They separate and, each in their own haze, they collect their coats, meeting back at the Pods as if they go home together every night. Harry cups one hand under Ruth's elbow as he walks next to her, sensing her lassitude as deep tiredness washes over them both. _Thank God I drove in today,_ he tells himself, as he hands her into his old Range Rover (in British Racing Green, what else?). Harry just wants to be alone with her, to soak up her presence, with no staff driver to glance at them in the rear-view mirror, or chatty London cabby to have to give directions to. He swings into the driver's seat and starts the engine, glancing across at her to see if she is buckled up; a smile flickers briefly across his face, despite everything, as he sees that she is asleep already, curled into the plush pale leather upholstery, coat draped demurely across her lap, her dark hair falling across her tear-stained face, which is turned towards him.
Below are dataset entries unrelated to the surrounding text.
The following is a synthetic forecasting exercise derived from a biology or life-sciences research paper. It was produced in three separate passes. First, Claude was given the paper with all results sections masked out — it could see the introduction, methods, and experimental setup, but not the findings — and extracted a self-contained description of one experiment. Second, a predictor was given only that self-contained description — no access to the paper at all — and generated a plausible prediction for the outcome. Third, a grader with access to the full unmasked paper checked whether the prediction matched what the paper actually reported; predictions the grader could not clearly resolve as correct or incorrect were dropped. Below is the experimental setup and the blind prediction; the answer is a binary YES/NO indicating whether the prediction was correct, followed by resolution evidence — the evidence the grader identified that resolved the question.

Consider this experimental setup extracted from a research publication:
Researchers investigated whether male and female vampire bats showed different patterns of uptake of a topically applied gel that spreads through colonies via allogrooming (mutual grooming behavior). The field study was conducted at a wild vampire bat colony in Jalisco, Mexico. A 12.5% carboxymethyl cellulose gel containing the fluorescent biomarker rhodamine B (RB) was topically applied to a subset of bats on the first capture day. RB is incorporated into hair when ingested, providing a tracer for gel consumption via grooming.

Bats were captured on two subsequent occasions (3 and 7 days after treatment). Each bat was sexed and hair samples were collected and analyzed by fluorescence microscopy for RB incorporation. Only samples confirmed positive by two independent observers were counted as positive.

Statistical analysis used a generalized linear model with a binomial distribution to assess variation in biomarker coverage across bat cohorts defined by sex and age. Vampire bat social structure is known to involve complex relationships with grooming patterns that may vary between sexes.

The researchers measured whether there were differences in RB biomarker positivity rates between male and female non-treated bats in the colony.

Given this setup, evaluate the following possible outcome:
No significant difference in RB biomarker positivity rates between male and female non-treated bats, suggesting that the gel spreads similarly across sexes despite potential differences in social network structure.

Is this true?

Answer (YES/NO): NO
He pilots the tall, boxy vehicle out of the garage and sets course for home. Harry has carefully avoided specifying whose home he is driving towards; his initial thought had been that he does not want to leave her alone tonight, but he is self-aware enough to acknowledge that he doesn't want to spend another night with his solitary grief and a bottle of whisky, either. Not with Jo dead and Ros responsible for her death, even though he knows (_God help her, and me, and all of us in the days and weeks to come) _that it was the only way. _Tonight,_ he thinks, _we need each other, more than either of us will ever admit._ _Tonight, we belong together._

**A/N: This chapter opens with some lines from a lovely old poem, **_**The Arab's Farewell to His Horse**_**, by Caroline Elizabeth Sarah Norton, and I think it captures the emotional atmosphere of this time perfectly. Oh, and 'Haply' means 'What if' – it's not a typo for 'happily'! Far from it.**


	2. Chapter 2

As Harry pulls into his driveway, Ruth stirs and opens her eyes; momentarily disoriented, she focuses first on his face, then looks through the windscreen at the unfamiliar surroundings. "Where are we?" she murmurs, voice softer and hoarser than usual from crying, and then answers her own question in the next breath. "This is your house? Harry, weren't you taking me home?" He turns to face her, nervously aware that his next words could bring them closer, or tear them apart. _And God knows,_ Harry tells himself, _I've had more than enough of being apart._ "I…I didn't like to leave you by yourself, tonight. I thought you might be glad of some company, but I can drive you home, if you'd rather?" he says, and holds his breath as he waits for her reply. Ruth closes her eyes and rests for a moment, then a moment more, so that he begins to wonder if she has fallen asleep again. When she finally speaks, it is with her eyes still closed, and her voice is so small he has to lean towards her to catch her words.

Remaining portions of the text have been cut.